Extracted records >>

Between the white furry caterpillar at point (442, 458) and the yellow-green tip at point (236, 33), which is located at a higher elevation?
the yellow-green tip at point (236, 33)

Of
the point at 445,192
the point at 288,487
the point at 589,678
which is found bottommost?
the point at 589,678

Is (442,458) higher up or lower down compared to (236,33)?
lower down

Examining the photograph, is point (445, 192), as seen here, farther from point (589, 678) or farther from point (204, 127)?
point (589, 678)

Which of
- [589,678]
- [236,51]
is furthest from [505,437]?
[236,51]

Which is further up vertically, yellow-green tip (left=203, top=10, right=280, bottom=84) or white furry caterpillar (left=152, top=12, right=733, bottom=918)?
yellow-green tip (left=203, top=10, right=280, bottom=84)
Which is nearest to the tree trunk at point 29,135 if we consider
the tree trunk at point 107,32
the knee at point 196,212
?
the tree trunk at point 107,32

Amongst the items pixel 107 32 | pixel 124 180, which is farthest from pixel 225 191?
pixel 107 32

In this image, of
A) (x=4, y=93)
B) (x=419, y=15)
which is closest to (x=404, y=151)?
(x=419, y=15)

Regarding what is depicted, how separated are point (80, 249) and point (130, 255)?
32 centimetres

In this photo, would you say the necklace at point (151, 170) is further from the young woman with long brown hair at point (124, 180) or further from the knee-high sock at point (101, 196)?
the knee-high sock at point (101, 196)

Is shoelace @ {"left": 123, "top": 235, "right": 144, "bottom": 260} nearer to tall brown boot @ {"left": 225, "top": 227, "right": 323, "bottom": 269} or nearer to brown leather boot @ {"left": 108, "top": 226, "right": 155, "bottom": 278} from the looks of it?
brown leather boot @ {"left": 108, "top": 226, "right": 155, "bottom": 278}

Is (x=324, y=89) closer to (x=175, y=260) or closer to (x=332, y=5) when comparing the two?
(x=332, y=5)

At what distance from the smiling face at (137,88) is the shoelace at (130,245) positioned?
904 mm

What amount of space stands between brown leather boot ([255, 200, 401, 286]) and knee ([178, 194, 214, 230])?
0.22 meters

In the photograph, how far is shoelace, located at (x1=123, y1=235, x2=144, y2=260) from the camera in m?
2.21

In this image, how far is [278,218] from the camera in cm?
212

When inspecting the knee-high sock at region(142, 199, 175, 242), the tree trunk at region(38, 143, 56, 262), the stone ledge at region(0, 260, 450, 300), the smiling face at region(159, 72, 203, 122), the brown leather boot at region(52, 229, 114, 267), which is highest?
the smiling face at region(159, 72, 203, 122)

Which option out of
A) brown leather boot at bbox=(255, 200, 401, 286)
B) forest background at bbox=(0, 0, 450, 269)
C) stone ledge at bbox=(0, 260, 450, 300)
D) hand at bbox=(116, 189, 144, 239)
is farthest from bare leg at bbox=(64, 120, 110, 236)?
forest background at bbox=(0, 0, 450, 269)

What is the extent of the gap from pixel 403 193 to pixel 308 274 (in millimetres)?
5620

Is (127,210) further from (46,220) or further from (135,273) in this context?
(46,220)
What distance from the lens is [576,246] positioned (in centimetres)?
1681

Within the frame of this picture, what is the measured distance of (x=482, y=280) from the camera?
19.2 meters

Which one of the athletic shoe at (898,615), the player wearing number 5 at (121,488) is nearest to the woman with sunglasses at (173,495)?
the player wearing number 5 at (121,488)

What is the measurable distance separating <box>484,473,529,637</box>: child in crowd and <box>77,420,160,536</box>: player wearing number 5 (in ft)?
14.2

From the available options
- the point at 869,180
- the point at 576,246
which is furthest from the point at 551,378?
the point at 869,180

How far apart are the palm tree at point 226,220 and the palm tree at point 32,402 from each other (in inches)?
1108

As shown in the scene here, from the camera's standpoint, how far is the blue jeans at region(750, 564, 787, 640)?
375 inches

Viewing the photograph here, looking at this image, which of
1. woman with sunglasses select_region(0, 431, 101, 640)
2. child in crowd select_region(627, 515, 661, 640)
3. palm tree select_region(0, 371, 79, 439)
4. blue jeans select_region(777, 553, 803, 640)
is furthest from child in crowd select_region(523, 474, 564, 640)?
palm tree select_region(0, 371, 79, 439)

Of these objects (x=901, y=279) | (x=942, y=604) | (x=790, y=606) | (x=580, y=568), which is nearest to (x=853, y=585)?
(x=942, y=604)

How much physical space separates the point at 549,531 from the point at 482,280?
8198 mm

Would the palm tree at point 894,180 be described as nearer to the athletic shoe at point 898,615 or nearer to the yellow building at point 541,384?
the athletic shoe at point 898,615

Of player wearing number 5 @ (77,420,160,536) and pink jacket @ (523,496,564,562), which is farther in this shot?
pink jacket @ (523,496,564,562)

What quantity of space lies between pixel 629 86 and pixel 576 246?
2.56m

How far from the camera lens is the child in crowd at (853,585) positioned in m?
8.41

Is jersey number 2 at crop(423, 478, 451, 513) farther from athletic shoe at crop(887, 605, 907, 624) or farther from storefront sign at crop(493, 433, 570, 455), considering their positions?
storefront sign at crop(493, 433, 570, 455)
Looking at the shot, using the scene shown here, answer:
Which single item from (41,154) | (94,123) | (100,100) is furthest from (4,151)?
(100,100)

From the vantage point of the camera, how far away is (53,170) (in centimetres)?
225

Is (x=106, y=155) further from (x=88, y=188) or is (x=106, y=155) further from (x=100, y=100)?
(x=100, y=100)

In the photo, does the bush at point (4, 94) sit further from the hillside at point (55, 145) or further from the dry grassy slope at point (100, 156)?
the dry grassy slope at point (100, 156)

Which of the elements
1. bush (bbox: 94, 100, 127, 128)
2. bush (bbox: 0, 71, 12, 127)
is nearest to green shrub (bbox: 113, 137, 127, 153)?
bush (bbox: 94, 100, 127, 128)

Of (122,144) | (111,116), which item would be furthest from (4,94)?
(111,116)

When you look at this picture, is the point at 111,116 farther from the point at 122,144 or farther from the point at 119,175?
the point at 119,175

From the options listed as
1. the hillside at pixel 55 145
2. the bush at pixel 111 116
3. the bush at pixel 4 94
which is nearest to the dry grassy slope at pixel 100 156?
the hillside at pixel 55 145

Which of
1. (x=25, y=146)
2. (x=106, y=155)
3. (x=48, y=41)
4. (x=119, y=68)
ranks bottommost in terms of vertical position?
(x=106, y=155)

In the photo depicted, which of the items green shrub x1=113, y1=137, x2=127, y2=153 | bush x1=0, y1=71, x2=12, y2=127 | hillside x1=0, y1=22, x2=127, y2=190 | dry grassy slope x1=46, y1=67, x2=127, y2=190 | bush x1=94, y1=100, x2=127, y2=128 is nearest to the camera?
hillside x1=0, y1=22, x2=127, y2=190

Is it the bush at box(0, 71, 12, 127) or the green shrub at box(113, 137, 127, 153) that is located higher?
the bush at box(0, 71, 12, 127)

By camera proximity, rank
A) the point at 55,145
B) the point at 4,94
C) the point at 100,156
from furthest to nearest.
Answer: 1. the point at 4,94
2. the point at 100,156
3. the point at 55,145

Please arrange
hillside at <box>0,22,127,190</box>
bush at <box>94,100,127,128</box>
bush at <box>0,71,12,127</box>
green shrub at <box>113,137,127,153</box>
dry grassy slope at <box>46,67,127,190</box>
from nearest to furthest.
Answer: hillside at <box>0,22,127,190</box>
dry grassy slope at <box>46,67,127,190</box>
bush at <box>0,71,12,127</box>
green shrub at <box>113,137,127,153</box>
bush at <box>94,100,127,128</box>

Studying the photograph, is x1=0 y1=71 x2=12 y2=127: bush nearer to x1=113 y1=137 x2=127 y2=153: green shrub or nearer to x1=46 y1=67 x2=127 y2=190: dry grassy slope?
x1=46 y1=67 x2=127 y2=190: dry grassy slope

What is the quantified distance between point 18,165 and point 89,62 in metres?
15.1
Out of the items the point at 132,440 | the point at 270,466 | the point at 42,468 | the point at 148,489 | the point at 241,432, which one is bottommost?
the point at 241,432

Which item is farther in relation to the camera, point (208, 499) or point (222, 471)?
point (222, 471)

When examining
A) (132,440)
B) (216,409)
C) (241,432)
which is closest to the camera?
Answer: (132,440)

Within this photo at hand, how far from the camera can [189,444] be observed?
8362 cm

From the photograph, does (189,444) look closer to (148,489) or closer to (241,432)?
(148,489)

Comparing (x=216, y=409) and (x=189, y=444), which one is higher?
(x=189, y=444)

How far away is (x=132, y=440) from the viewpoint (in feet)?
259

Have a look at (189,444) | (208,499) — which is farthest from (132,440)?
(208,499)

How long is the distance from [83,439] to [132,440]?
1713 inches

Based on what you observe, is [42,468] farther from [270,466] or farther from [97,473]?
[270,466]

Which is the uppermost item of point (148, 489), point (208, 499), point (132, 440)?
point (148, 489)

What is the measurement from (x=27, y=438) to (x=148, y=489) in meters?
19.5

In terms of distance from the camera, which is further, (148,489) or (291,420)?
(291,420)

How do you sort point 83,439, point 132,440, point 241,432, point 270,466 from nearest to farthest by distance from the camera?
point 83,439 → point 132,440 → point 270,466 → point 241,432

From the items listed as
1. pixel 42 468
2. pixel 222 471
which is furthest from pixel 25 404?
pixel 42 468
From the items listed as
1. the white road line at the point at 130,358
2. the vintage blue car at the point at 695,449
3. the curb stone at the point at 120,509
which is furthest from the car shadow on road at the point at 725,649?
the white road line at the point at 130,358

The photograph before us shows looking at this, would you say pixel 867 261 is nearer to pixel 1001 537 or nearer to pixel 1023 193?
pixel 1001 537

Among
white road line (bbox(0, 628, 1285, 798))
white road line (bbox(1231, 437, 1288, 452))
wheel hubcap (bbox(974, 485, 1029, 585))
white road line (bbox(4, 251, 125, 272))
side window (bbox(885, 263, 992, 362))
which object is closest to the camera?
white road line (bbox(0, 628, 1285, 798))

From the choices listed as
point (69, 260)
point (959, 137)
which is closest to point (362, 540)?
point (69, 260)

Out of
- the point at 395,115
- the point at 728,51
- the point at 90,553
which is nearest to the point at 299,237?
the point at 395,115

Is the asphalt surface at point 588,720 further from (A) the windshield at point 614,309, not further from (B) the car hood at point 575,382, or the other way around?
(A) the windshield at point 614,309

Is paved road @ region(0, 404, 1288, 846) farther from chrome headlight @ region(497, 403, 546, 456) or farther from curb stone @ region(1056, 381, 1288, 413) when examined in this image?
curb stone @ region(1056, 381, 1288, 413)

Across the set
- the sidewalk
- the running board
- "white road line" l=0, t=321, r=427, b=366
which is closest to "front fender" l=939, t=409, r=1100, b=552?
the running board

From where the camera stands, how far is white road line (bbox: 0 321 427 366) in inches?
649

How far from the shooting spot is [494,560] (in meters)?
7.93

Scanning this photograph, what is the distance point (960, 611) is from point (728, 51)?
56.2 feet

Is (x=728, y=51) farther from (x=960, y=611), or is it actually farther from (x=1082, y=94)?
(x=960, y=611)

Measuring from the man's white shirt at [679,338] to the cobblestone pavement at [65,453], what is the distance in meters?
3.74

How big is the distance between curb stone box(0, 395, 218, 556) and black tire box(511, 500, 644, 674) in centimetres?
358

What you are asked to do >>
Output the part of the records that opens with the line containing "Viewing the photograph" and closes with the line containing "is furthest from child" as a Markdown table with the columns Row and Line, one numbered row per line and blank lines omitted.

The completed task >>
| Row | Line |
|---|---|
| 1 | Viewing the photograph here, looking at this image, which of |
| 2 | 1. woman with sunglasses select_region(0, 431, 101, 640) |
| 3 | 2. child in crowd select_region(627, 515, 661, 640) |
| 4 | 3. palm tree select_region(0, 371, 79, 439) |
| 5 | 4. blue jeans select_region(777, 553, 803, 640) |
| 6 | is furthest from child in crowd select_region(523, 474, 564, 640)? |